◆ **Extrait de texte**:

*-*-*

La trame et le papillon

Crédits : Regina Zanke CC BY 2.0

Avez-vous déjà vu un papillon traverser une route ? Cette épreuve mortelle à laquelle notre environnement le confronte est bien cruelle, mais la vie en milieu urbain a des impératifs apparemment incompatibles avec l’élan qu’a cet insecte de passer où et quand bon lui semble. Pourtant, s’il est là, c’est bien qu’il le peut. Notre ville se situe dans son aire de répartition, c’est-à-dire que les conditions physiques nécessaires à sa survie sont réunies. Une route, un immeuble, un pont : peu de choses suffisent à perturber la circulation d’un grand nombre d’espèces, végétales ou animales. Mais des voies de passage existent et peuvent changer la donne pour certaines : une allée de platanes, une mare artificielle, un fleuve, ou même un trottoir où l’on aurait laissé pousser les herbes folles. C’est tout le concept des trames vertes et bleues. Cette stratégie d’aménagement permettant de rétablir cette continuité perdue est au coeur des réflexions sur la place de la nature en ville. 

Une vision essentielle au maintien des espèces

À Paris, la voie ferrée de la petite ceinture est réinvestie par la biodiversité depuis sa fermeture en 1934, exemple imposant de continuité écologique. Dans le cas de notre ami à écailles, si celui-ci habitait à Paris, cette voie ferrée lui permettrait de voyager et se reproduire avec ses congénères du bois de Boulogne ou de Vincennes. Que ce soit pour lui ou les autres espèces qui vivent en ville, l’objectif écologique des trames vertes et bleues est de créer un maillage, un réseau, permettant aux flux de populations de circuler entre plusieurs réservoirs de biodiversité. Ce lien génère un échange continu de gènes entre plusieurs populations d’une même espèce. Un nombre croissant de gestionnaires prennent en considération le fait que ce qui cause le plus de tort au maintien des espèces, c’est le fractionnement de leur habitat. Et ce au même titre que sa destruction, car une population qui ne renouvelle pas son lot de gène se fragilise dangereusement sur le long terme.

*-*-*

◆ **Consigne 1**: Pouvez-vous recopier la liste telle quelle, en commençant à la ligne qui contient « Taking this photo » et en vous arrêtant à la fin de la liste, ces deux bornes comprises ? Laissez les images de côté dans votre réponse.
◆ **Consigne 2**: Pouvez-vous reprendre le texte sur les trames vertes et bleues là où il s'interrompt et en écrire la suite ?

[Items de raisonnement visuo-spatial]
*-*-*

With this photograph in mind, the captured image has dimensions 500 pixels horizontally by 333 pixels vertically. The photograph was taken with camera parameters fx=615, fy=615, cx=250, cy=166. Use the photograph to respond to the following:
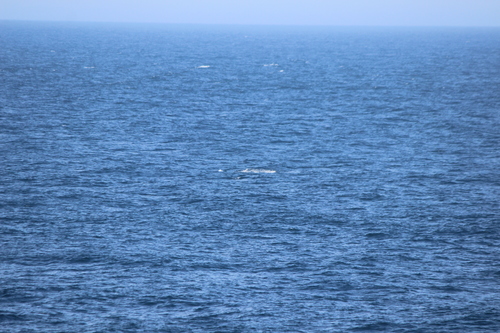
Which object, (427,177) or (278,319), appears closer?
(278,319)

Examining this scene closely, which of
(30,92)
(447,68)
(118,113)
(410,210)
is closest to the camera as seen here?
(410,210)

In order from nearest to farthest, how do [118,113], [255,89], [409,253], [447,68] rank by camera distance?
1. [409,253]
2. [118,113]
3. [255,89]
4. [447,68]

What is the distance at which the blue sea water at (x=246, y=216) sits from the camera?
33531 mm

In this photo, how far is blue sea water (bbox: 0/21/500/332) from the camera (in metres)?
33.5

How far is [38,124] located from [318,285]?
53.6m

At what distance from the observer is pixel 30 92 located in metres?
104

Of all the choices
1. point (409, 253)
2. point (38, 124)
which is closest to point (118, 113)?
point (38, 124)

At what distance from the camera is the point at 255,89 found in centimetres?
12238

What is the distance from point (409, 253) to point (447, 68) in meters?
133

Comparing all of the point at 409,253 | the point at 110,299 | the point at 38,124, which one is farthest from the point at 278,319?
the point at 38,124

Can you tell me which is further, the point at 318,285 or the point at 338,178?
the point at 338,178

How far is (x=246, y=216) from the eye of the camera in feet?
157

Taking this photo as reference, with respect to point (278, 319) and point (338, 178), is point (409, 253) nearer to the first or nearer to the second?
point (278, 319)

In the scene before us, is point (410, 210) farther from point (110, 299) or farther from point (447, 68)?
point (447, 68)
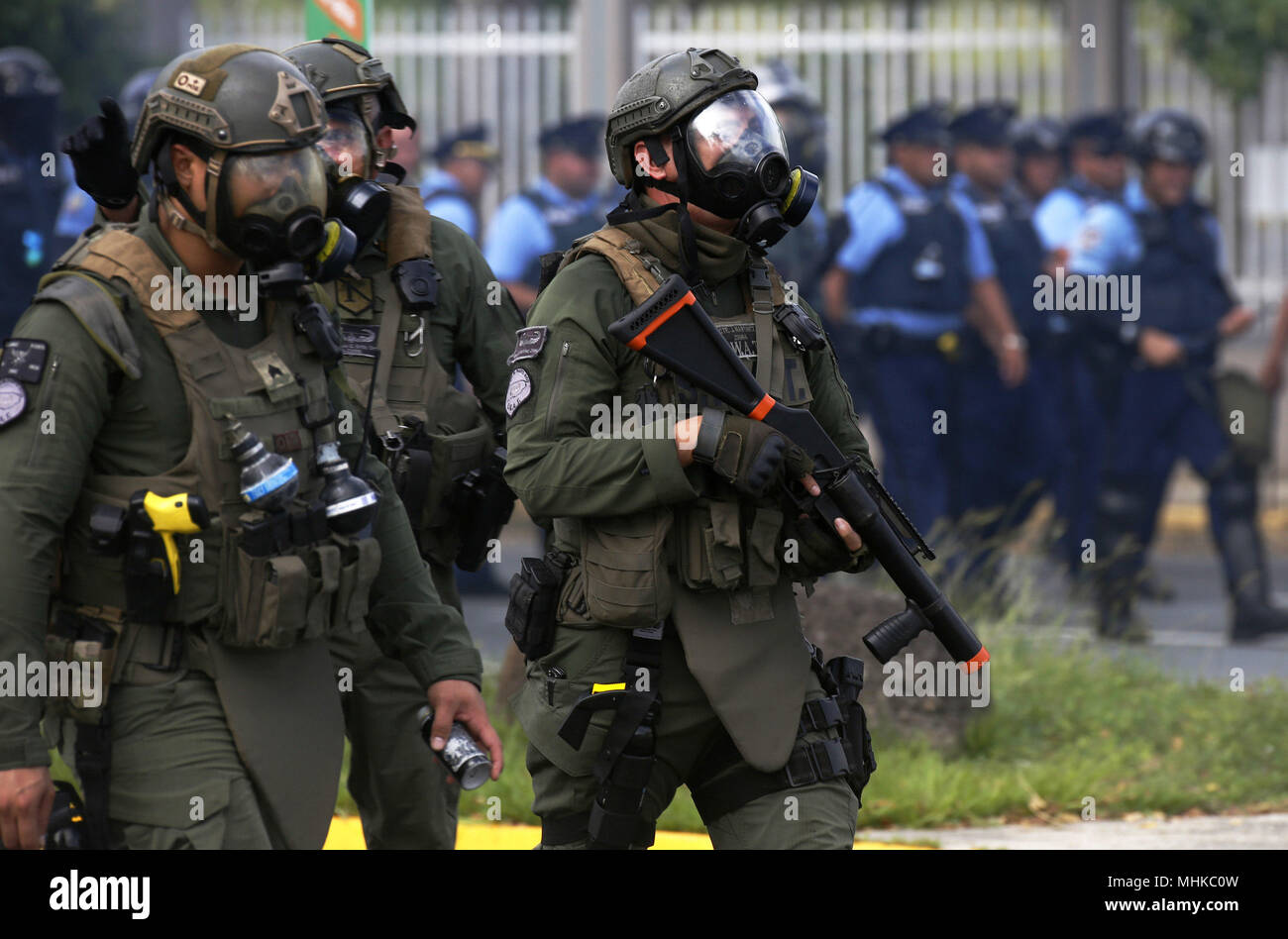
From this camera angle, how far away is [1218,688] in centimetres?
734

*-*-*

◆ **Réponse finale 1**:
Taking this photo as reference, with respect to point (278, 319) and point (338, 178), is point (409, 253) nearer to the first or nearer to the second?
point (278, 319)

In the scene before us, is point (410, 210) farther from point (110, 299) or farther from point (447, 68)?
point (447, 68)
From this camera angle, how far away is [1218,688] in centimetres?
734

◆ **Réponse finale 2**:
La biodiversité urbaine insoupçonnée 

Pourtant, il existe une réticence à voir fleurir des friches ou des « mauvaises herbes« , sur les trottoirs. Parce que dans la vision de ce qu’est une ville, la végétation spontanée ne possède pas de valeur esthétique et est associée à l’abandon d’un lieu, la vision d’une plante adventice1 dérange. Pour un passant, il est difficile de faire le lien entre ces îlots de nature et la renaissance de la biodiversité en ville. 

Malheureusement, cette réticence, aussi bien du côté des habitants que de celui de certains gestionnaires, peut freiner l’émergence des trames vertes et bleues. Une évolution dans la manière de penser les frontières entre nature et structures humaines est nécessaire, et se constate déjà dans les termes utilisés. L’appellation « corridor écologique » sert encore aujourd’hui à désigner ces zones liant plusieurs réservoirs. Elle suggère une nature traversant la ville comme par un tunnel isolé, mais sans s’y confondre. Le terme émergent de « continuité » laisse place à une intégration plus profonde des espèces en ville.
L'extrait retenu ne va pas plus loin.